Royal Icing: Making 3 Inch Tile Sugar Cookies
Symmetrical designs are part of everyone’s heritage and have mesmerized me all my life. Symmetrical designing, in fact, is the reason I became interested in Royal Icing because it can produce a glossy surface on sugar cookies, which, in a delicious way, resembles tiles.

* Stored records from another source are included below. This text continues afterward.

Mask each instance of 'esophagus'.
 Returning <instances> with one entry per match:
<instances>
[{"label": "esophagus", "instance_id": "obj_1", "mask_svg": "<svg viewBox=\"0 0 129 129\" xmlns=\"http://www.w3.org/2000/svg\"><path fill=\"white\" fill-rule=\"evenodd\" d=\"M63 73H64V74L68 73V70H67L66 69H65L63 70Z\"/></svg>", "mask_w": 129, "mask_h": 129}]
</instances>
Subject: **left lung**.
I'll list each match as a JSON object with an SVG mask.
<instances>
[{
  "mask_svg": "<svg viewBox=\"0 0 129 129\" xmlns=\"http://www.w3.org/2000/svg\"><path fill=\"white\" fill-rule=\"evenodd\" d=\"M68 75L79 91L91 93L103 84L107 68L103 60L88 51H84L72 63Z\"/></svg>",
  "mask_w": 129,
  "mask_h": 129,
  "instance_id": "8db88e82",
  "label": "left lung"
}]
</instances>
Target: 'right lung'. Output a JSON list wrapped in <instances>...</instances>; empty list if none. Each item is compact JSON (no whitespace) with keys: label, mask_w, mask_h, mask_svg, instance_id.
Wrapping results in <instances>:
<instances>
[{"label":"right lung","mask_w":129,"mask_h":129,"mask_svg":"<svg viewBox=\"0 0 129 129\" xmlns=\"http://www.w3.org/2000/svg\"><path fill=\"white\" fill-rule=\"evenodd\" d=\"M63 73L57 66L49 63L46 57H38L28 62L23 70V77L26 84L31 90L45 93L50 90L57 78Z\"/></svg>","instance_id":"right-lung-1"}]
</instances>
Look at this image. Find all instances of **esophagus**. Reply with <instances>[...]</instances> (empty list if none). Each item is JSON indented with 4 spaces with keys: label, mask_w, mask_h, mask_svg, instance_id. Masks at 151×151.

If you are unfamiliar with the wide range of symmetrical designs, review posts on Pinterest. There you’ll see many designs, like in the montage below, that can be adapted to cookies via Royal Icing. For examples, click the following links:
Russian Mandala Arts — Mexican Tiles — Polish Paper Cutting Arts — Danish Rosemaling — Doilies
Artists who specialize in symmetrical designing begin their work on a grid, many of which are available on Pinterest, Etsy, and through Google searches. Based on prototypes, I created the grids below to use for sketching designs that fit within a 3-inch area. Feel free to copy and expand them for your own needs.
I print out several sheets of these grids and doodle designs on them whenever I have the time. For inspiration, I draw to themes, such as flowers, leaves, suns, birds, fish, Hindu symbols, etc.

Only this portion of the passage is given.